● **What you need to do**: Could you repeat every row below word for word, with nothing changed?

# start of Input material

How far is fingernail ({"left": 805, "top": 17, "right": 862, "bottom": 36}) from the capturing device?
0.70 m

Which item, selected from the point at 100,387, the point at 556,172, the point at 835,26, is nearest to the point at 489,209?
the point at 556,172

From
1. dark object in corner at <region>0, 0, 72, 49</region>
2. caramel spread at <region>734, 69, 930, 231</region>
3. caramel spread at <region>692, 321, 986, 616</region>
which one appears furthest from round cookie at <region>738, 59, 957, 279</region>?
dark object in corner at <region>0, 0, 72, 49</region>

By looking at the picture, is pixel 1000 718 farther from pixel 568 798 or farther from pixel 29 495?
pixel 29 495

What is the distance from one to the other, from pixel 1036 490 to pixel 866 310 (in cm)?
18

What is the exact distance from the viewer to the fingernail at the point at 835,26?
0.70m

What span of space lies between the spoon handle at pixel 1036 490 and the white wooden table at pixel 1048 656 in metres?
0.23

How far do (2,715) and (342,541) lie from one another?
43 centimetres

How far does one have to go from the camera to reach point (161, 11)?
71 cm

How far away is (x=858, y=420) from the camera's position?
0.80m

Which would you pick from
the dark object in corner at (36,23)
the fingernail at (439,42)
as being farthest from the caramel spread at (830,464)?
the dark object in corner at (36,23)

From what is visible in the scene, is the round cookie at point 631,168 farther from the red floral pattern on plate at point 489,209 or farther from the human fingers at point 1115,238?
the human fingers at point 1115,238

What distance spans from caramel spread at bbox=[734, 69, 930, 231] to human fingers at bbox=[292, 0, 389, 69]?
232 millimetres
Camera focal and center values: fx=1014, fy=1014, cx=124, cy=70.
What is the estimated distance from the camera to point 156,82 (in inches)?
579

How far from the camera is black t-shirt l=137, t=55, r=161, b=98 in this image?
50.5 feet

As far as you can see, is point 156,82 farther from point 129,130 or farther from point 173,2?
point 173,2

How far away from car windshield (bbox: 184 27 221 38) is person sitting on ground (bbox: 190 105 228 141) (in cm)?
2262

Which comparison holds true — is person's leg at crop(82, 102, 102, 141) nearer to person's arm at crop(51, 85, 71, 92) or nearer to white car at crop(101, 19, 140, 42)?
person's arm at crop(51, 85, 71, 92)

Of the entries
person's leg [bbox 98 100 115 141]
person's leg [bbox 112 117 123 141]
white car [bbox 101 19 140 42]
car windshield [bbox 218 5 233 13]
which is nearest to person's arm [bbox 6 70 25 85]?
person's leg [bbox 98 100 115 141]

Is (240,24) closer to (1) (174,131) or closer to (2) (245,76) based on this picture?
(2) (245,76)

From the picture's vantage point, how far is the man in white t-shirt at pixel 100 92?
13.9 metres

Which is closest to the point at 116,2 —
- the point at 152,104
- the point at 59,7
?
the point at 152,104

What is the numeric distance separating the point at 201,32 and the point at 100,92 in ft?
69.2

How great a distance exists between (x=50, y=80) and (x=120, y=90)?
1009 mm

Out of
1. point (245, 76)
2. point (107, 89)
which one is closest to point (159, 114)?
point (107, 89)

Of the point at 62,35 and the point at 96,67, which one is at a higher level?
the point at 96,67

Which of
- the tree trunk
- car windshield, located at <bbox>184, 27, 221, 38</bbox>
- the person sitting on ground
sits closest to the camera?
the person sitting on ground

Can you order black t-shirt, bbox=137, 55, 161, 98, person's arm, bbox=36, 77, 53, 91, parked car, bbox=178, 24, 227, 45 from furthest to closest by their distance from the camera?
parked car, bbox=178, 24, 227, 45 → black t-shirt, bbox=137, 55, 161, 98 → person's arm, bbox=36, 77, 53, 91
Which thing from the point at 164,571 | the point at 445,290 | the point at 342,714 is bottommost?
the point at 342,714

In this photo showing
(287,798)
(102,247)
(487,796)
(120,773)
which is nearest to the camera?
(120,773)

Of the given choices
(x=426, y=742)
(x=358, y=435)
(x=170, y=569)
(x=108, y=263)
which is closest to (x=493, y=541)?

# end of Input material

● **Solution for this problem**:
How far is fingernail ({"left": 805, "top": 17, "right": 862, "bottom": 36}) from the capturing device?
0.70 m

Which item, selected from the point at 100,387, the point at 556,172, the point at 835,26, is nearest to the point at 489,209?
the point at 556,172

From
1. dark object in corner at <region>0, 0, 72, 49</region>
2. caramel spread at <region>734, 69, 930, 231</region>
3. caramel spread at <region>692, 321, 986, 616</region>
which one appears furthest from round cookie at <region>738, 59, 957, 279</region>?
dark object in corner at <region>0, 0, 72, 49</region>

By looking at the picture, is pixel 1000 718 farther from pixel 568 798 or farther from pixel 29 495?
pixel 29 495

What is the distance from one to the other, from pixel 1036 490 to pixel 866 310 (in cm)?
18

What is the exact distance from the viewer to the fingernail at the point at 835,26?
0.70m

What span of space lies between the spoon handle at pixel 1036 490 and the white wooden table at pixel 1048 656 in metres?
0.23

How far do (2,715) and (342,541) lie from one another?
43 centimetres

How far does one have to go from the camera to reach point (161, 11)?
71 cm

How far away is (x=858, y=420) from the camera's position?
0.80m

Which would you pick from
the dark object in corner at (36,23)
the fingernail at (439,42)
as being farthest from the caramel spread at (830,464)?
the dark object in corner at (36,23)

From what is visible in the scene, is the round cookie at point 631,168 farther from the red floral pattern on plate at point 489,209 or farther from the human fingers at point 1115,238?
the human fingers at point 1115,238

What distance spans from caramel spread at bbox=[734, 69, 930, 231] to human fingers at bbox=[292, 0, 389, 69]?
232 millimetres
Camera focal and center values: fx=1014, fy=1014, cx=124, cy=70.
What is the estimated distance from the camera to point 156,82 (in inches)?
579

How far from the camera is black t-shirt l=137, t=55, r=161, b=98 in this image?
50.5 feet

As far as you can see, is point 156,82 farther from point 129,130 or farther from point 173,2?
point 173,2

How far away from car windshield (bbox: 184 27 221 38) is person sitting on ground (bbox: 190 105 228 141) (in cm)?
2262

Which comparison holds true — is person's leg at crop(82, 102, 102, 141) nearer to person's arm at crop(51, 85, 71, 92) or nearer to white car at crop(101, 19, 140, 42)?
person's arm at crop(51, 85, 71, 92)

Of the entries
person's leg [bbox 98 100 115 141]
person's leg [bbox 112 117 123 141]
white car [bbox 101 19 140 42]
car windshield [bbox 218 5 233 13]
which is nearest to person's arm [bbox 6 70 25 85]?
person's leg [bbox 98 100 115 141]

Is (240,24) closer to (1) (174,131) or closer to (2) (245,76) based on this picture?
(2) (245,76)

From the picture's vantage point, how far is the man in white t-shirt at pixel 100 92?
13.9 metres

Which is closest to the point at 116,2 —
- the point at 152,104
- the point at 59,7
?
the point at 152,104

What is the numeric distance separating the point at 201,32 and the point at 100,92 in ft?
69.2

How great a distance exists between (x=50, y=80) and (x=120, y=90)?
1009 mm

Out of
1. point (245, 76)
2. point (107, 89)
which one is closest to point (159, 114)?
point (107, 89)

Of the point at 62,35 and the point at 96,67, which one is at a higher level?
the point at 96,67

Which of
- the tree trunk
- car windshield, located at <bbox>184, 27, 221, 38</bbox>
- the person sitting on ground
sits closest to the camera?
the person sitting on ground

Can you order black t-shirt, bbox=137, 55, 161, 98, person's arm, bbox=36, 77, 53, 91, parked car, bbox=178, 24, 227, 45 from furthest to closest by their distance from the camera?
parked car, bbox=178, 24, 227, 45 → black t-shirt, bbox=137, 55, 161, 98 → person's arm, bbox=36, 77, 53, 91
Which thing from the point at 164,571 | the point at 445,290 | the point at 342,714 is bottommost?
the point at 342,714

In this photo showing
(287,798)
(102,247)
(487,796)
(120,773)
which is nearest to the camera?
(120,773)

Of the given choices
(x=426, y=742)
(x=358, y=435)
(x=170, y=569)
(x=108, y=263)
which is closest to (x=493, y=541)?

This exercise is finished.